The instrument was quickly removed, and beside the bed
remained only the priest who said the prayers for the dying,
and the kneeling friends around him.
However, the end was not yet come, indeed, was not to come till two days after. M. Gavard, in saying that he did not hear what the Countess Potocka sang, acts wisely, for those who pretended to have heard it contradict each other outright. Liszt and Karasowski, who follows him, say that the Countess sang the Hymn to the Virgin by Stradella, and a Psalm by Marcello; on the other hand, Gutmann most positively asserted that she sang a Psalm by Marcello and an air by Pergolesi; whereas Franchomme insisted on her having sung an air from Bellini's Beatrice di Tenda, and that only once, and nothing else. As Liszt was not himself present, and does not give the authority for his statement, we may set it, and with it Karasowski's, aside; but the two other statements, made as they were by two musicians who were ear witnesses, leave us in distressing perplexity with regard to what really took place, for between them we cannot choose.
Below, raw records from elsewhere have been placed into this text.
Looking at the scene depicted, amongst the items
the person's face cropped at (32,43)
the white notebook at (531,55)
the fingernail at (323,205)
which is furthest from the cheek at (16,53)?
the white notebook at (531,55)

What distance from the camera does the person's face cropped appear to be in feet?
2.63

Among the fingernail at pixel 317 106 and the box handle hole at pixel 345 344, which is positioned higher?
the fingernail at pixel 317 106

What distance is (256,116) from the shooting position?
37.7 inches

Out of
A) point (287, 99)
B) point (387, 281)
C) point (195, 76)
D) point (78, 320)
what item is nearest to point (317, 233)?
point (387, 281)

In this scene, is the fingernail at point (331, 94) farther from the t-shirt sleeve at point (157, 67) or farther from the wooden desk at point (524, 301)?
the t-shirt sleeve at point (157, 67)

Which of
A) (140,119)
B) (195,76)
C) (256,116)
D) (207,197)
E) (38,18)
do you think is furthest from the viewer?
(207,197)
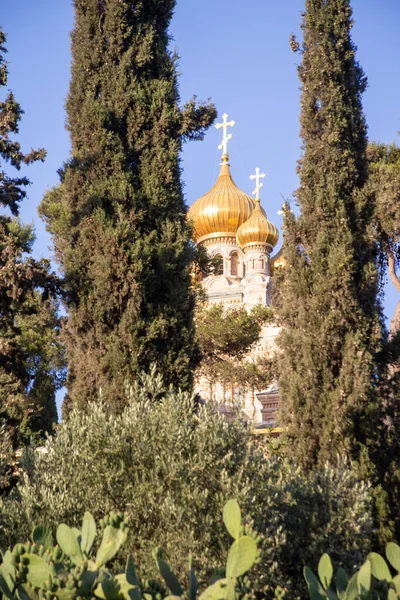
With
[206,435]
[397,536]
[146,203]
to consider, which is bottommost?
[397,536]

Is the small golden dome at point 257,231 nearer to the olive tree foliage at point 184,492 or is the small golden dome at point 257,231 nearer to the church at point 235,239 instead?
the church at point 235,239

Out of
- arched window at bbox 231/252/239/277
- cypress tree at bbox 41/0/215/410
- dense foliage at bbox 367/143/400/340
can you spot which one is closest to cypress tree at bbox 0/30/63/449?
cypress tree at bbox 41/0/215/410

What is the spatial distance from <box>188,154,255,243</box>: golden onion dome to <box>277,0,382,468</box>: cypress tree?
34286 millimetres

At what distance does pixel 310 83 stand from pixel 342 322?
12.8ft

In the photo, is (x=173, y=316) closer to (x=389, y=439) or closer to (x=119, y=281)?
(x=119, y=281)

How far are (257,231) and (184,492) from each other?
3708cm

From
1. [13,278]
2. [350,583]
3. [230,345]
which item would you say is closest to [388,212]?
[13,278]

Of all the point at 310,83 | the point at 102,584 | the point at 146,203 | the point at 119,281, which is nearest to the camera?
the point at 102,584

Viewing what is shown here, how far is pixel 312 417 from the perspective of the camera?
10.1m

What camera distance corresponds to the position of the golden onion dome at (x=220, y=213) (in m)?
46.7

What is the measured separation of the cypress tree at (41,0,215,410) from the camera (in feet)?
33.1

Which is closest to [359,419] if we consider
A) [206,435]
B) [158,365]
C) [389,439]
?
[389,439]

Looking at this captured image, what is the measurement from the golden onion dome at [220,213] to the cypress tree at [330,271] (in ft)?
112

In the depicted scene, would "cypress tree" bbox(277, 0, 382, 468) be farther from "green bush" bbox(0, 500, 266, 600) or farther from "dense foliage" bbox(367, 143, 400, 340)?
"green bush" bbox(0, 500, 266, 600)
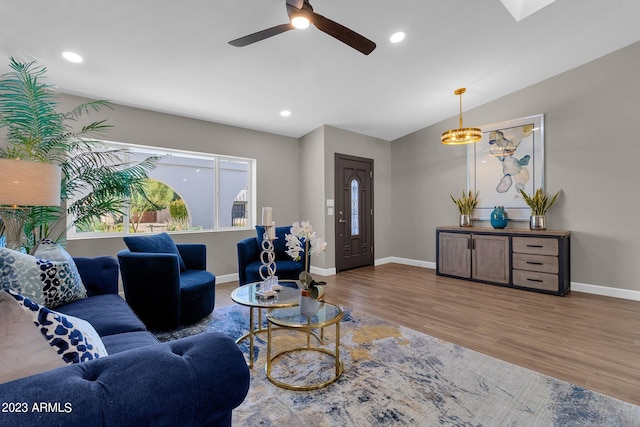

Chopin, says M. Gavard, looked forward to his death with serenity.
Some days after his removal to the Place Vendome, Chopin,
sitting upright and leaning on the arm of a friend, remained
silent for a long time and seemed lost in deep meditation.
Suddenly he broke the silence with the words: "Now my death-
struggle begins" [Maintenant j'entre en agonie]. The
physician, who was feeling his pulse, wished to comfort him
with some commonplace words of hope. But Chopin rejoined with
a superiority which admitted of no reply: "God shows man a
rare favour when He reveals to him the moment of the approach
of death; this grace He shows me. Do not disturb me."
M. Gavard relates also that on the 16th October Chopin twice called his friends that were gathered in his apartments around him. "For everyone he had a touching word; I, for my part, shall never forget the tender words he spoke to me." Calling to his side the Princess Czartoryska and Mdlle. Gavard, [FOOTNOTE: A sister of M. Charles Gavard, the pupil to whom Chopin dedicated his Berceuse.] he said to them: "You will play together, you will think of me, and I shall listen to you." And calling to his side Franchomme, he said to the Princess: "I recommend Franchomme to you, you will play Mozart together, and I shall listen to you." [FOOTNOTE: The words are usually reported to have been "Vous jouerez du Mozart en memoire de moi.">[ "And," added Franchomme when he told me this, "the Princess has always been a good friend to me."
And George Sand? Chopin, as I have already mentioned, said two days before his death to Franchomme: "She had said to me that I would die in no arms but hers" [Elle n'avait dit que je ne mourrais que dans ses bras]. Well, did she not come and fulfil her promise, or, at least, take leave of her friend of many years? Here, again, all is contradiction. M. Gavard writes:—
Among the persons who called and were not admitted was a
certain Madame M., who came in the name of George Sand—who
was then much occupied with the impending representation of
one of her dramas—to inquire after Chopin's state of health.
None of us thought it proper to disturb the last moments of
the master by the announcement of this somewhat late
remembrance.
Gutmann, on the other hand, related that George Sand came to the landing of the staircase and asked him if she might see Chopin; but that he advised her strongly against it, as it was likely to excite the patient too much. Gutmann, however, seems to have been by no means sure about this part of his recollections, for on two occasions he told me that it was Madame Clesinger (George Sand's daughter, Solange) who asked if it was advisable for her mother to come. Madame Clesinger, I may say in passing, was one of those in loving attendance on Chopin, and, as Franchomme told me, present, like himself, when the pianist-composer breathed his last. From the above we gather, at least, that it is very uncertain whether Chopin's desire to see George Sand was frustrated by her heartlessness or the well-meaning interference of his friends.